Invergarry is a popular destination for mountain walkers and anglers, as well as horse rides through lonely Highland valleys and mountain peaks.
Affordable accommodation around Fort Augustus
Serendipity Bed and Breakfast in Dalchreichart, a renowned Glenmoriston guesthouse nestled amongst magnificent countryside, offers a wonderful value budget stay with amazing hosts and a superb breakfast served with jams House.
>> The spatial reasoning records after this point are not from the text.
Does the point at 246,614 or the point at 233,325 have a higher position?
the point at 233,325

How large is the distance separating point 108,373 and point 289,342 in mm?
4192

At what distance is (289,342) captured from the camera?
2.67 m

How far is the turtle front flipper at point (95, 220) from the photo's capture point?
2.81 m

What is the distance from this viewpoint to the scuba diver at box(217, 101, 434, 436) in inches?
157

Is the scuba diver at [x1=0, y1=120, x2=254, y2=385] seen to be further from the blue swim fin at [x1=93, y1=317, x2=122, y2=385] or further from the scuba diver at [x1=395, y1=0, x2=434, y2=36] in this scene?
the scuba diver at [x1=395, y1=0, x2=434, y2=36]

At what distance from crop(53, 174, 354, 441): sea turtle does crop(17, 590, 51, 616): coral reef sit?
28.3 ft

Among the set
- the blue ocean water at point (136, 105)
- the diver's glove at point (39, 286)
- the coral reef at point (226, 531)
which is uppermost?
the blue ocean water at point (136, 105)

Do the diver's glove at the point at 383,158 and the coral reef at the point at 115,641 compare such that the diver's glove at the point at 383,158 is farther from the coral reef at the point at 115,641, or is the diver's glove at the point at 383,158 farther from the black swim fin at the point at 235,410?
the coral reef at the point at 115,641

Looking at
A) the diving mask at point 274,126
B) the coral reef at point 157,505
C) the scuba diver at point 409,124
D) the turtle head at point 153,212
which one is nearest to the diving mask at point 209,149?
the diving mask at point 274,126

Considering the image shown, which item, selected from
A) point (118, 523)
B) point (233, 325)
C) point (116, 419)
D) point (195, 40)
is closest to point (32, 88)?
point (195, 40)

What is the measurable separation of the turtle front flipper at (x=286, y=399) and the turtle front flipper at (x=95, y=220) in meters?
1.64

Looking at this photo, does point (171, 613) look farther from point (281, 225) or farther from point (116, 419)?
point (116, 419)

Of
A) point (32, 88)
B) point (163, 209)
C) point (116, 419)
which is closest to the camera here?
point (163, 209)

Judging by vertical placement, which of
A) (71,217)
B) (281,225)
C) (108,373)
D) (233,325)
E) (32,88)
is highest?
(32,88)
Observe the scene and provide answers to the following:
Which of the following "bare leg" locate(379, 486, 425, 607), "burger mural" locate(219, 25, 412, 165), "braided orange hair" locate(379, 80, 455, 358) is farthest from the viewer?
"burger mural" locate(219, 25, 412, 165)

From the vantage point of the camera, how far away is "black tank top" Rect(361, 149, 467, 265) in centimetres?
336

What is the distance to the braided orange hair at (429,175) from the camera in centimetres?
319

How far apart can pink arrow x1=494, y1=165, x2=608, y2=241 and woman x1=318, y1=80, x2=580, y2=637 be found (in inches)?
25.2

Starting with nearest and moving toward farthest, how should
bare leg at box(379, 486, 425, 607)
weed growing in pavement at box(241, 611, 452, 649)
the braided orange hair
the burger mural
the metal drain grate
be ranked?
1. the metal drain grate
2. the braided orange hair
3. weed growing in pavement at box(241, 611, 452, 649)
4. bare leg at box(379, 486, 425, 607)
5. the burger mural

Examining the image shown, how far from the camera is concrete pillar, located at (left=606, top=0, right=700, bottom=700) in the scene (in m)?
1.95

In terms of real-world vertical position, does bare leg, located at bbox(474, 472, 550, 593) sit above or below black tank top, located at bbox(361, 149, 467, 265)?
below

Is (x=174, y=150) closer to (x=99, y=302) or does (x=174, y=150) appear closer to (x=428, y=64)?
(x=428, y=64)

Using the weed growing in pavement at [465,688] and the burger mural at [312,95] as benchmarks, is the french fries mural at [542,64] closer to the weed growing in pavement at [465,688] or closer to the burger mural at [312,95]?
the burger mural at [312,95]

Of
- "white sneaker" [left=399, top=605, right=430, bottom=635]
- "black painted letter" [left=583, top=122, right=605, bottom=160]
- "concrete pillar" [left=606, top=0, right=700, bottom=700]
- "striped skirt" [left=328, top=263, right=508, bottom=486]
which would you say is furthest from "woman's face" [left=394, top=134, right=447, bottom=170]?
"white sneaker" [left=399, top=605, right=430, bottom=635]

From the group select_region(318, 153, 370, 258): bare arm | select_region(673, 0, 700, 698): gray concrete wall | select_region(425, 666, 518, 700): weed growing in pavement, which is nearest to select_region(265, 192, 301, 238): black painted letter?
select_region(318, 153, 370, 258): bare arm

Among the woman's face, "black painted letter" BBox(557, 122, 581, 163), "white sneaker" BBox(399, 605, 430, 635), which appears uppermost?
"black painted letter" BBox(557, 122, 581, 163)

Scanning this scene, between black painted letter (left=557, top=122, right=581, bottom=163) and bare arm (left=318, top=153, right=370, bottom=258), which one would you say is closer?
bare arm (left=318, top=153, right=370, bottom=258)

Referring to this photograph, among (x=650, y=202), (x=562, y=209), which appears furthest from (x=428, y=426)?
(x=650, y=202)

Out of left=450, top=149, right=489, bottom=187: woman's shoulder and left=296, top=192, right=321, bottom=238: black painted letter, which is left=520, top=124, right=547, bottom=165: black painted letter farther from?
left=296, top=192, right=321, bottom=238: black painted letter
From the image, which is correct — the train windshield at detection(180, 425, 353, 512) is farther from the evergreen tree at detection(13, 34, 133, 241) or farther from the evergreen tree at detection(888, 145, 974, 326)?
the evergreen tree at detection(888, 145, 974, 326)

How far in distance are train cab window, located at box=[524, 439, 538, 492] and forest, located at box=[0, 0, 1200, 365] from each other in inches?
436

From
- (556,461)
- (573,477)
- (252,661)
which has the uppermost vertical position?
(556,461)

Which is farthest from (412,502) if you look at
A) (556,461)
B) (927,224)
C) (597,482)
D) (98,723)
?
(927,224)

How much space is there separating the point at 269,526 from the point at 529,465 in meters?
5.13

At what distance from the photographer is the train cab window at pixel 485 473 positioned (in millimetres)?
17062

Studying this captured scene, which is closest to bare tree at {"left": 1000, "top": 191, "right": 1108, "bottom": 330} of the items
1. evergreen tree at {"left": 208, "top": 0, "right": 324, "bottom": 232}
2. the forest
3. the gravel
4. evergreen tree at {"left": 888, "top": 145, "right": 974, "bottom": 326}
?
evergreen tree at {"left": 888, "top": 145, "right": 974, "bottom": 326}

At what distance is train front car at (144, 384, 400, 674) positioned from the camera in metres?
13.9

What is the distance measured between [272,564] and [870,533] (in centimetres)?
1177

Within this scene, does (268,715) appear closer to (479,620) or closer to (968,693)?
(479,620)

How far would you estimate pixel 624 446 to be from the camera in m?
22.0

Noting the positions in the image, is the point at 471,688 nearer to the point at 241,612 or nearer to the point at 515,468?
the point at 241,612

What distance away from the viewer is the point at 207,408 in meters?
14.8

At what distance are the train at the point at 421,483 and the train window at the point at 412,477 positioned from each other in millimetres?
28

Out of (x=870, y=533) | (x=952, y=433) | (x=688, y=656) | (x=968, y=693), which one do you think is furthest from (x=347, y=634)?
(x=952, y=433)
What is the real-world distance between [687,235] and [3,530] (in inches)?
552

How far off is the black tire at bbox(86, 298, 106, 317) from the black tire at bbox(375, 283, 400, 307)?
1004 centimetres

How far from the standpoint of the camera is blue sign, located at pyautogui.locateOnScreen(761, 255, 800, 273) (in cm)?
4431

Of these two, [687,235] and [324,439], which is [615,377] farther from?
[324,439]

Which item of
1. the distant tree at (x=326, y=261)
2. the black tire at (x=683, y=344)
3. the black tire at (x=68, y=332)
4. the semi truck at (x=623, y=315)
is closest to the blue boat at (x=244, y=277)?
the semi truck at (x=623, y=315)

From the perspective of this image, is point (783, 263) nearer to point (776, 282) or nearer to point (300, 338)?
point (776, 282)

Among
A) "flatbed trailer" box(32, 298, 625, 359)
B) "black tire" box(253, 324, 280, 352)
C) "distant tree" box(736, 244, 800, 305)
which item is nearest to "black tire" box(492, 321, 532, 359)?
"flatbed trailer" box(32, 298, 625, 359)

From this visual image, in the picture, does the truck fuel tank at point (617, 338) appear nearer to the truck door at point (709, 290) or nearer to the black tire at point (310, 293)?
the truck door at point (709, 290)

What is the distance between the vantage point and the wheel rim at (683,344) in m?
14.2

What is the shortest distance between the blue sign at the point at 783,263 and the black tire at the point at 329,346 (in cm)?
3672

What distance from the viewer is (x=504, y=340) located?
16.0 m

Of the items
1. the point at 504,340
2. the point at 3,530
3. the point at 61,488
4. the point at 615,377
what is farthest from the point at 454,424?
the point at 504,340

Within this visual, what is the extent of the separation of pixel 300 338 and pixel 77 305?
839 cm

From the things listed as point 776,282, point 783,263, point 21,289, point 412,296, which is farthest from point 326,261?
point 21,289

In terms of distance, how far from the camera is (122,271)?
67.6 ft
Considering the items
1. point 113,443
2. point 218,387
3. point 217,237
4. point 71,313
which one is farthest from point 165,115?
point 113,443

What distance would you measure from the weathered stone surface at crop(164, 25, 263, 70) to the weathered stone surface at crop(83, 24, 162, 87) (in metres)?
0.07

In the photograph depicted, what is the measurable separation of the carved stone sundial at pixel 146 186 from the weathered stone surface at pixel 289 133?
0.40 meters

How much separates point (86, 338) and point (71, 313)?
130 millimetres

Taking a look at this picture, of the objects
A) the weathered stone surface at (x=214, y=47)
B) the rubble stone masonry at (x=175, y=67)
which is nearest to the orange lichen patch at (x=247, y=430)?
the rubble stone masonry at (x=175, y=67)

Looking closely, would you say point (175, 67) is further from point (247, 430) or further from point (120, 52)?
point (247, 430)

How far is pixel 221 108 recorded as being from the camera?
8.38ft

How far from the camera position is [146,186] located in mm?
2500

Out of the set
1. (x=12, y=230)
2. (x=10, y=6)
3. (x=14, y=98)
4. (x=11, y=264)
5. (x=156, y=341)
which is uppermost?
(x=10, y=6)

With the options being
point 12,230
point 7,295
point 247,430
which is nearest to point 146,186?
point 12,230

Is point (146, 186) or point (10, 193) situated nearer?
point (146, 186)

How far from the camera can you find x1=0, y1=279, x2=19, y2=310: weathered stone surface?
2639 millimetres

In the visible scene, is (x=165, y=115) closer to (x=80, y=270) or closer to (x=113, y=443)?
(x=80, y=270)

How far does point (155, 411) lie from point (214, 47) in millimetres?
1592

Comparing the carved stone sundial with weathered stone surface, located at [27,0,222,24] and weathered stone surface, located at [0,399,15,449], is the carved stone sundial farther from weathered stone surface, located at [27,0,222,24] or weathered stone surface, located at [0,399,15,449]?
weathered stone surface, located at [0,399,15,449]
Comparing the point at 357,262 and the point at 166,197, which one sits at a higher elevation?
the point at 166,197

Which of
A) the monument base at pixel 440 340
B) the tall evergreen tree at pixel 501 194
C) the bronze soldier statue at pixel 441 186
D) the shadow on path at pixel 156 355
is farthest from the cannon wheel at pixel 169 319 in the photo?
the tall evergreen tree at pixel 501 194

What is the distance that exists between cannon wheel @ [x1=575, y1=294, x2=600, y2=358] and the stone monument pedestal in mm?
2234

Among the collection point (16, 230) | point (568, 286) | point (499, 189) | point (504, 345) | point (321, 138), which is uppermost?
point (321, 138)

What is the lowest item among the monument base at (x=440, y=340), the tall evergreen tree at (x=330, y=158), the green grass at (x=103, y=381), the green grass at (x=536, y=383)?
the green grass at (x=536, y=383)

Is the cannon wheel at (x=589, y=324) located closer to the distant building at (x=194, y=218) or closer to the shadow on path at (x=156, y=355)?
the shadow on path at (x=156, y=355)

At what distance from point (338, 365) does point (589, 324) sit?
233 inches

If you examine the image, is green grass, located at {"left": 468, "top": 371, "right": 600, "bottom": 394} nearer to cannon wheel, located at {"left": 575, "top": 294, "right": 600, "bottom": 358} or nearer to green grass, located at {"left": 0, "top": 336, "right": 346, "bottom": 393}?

Loch Ness Lodge Hotel is another excellent option, with reasonable prices, hilly scenery, hiking paths, traditional Scottish food, and free parking.
Finally, check out Morag’s Lodge near Fort Augustus, which provides dormitories and separate family rooms at a reasonable price.
How to make the most of your vacation around Loch Ness?
1) Group Excursions
- On the 12-hour Small-Group Day Trip to Loch Ness, Glencoe, and the Highlands from Edinburgh (put link), you’ll drive by minivan with an expert guide to the highlands, stopping at Spean Bridge, Cairngorms National Park, and Fort Augustus, where you’ll have opportunity for an optional Loch Ness cruise.
- The Small-Group Loch Ness, Glencoe, and the Highlands Day Trip from Glasgow departs from central Glasgow and follows a similar schedule, with plenty of time for a Loch Ness cruise.
2) Travelling alone
The train ride from Edinburgh to Loch Ness takes around 3.5 hours. It takes roughly 30 minutes via bus to go to Drumnadrochit from there.
To go from Glasgow to Loch Ness, take the train or drive to Inverness, where you may easily take a day excursion or cruise.
Fort Augustus represents an ideal destination if you want to explore a unique site at the heart of Scotland highlands. Depending of the time you want to spend there, I would recommend to stay at least 3 days to have enough time to explore.
What about you? – Have you even been to Fort Augustus? What was your experience? – Don’t hesitate to share your thoughts in the comment section below.